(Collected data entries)
== Segment start ==
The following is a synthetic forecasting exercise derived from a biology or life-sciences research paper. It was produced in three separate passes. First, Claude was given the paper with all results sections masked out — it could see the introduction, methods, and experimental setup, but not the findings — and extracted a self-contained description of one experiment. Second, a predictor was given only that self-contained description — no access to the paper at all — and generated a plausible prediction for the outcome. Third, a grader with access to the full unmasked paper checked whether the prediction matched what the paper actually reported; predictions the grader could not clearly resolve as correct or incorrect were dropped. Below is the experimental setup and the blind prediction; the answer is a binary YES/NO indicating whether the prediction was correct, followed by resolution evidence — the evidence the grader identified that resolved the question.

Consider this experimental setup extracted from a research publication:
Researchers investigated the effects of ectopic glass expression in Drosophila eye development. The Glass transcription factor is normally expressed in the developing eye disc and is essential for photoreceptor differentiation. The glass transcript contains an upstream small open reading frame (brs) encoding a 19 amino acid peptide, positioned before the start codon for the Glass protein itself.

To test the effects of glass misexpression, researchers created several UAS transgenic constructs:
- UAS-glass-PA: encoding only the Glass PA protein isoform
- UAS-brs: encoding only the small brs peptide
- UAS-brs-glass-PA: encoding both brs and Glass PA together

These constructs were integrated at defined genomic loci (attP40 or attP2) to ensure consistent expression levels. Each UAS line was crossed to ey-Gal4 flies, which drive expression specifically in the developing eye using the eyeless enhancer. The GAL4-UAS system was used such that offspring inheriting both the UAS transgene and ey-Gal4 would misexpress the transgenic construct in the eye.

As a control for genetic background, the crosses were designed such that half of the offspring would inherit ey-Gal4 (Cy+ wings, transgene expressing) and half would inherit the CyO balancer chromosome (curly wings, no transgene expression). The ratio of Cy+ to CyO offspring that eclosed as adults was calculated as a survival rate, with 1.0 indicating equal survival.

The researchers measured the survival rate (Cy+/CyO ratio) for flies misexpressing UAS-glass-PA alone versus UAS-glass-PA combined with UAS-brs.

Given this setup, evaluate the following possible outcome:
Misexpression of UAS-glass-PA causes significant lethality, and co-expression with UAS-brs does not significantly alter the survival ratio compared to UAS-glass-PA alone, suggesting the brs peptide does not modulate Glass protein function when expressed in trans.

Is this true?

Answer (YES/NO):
== Segment end ==
§ EXERCISE: Could you set down exactly the lines above, from the one containing "- UAS-brs-glass-PA: encoding" through the last, including both and nothing else?

§ SOLUTION TO THE EXERCISE:
- UAS-brs-glass-PA: encoding both brs and Glass PA together

These constructs were integrated at defined genomic loci (attP40 or attP2) to ensure consistent expression levels. Each UAS line was crossed to ey-Gal4 flies, which drive expression specifically in the developing eye using the eyeless enhancer. The GAL4-UAS system was used such that offspring inheriting both the UAS transgene and ey-Gal4 would misexpress the transgenic construct in the eye.

As a control for genetic background, the crosses were designed such that half of the offspring would inherit ey-Gal4 (Cy+ wings, transgene expressing) and half would inherit the CyO balancer chromosome (curly wings, no transgene expression). The ratio of Cy+ to CyO offspring that eclosed as adults was calculated as a survival rate, with 1.0 indicating equal survival.

The researchers measured the survival rate (Cy+/CyO ratio) for flies misexpressing UAS-glass-PA alone versus UAS-glass-PA combined with UAS-brs.

Given this setup, evaluate the following possible outcome:
Misexpression of UAS-glass-PA causes significant lethality, and co-expression with UAS-brs does not significantly alter the survival ratio compared to UAS-glass-PA alone, suggesting the brs peptide does not modulate Glass protein function when expressed in trans.

Is this true?

Answer (YES/NO):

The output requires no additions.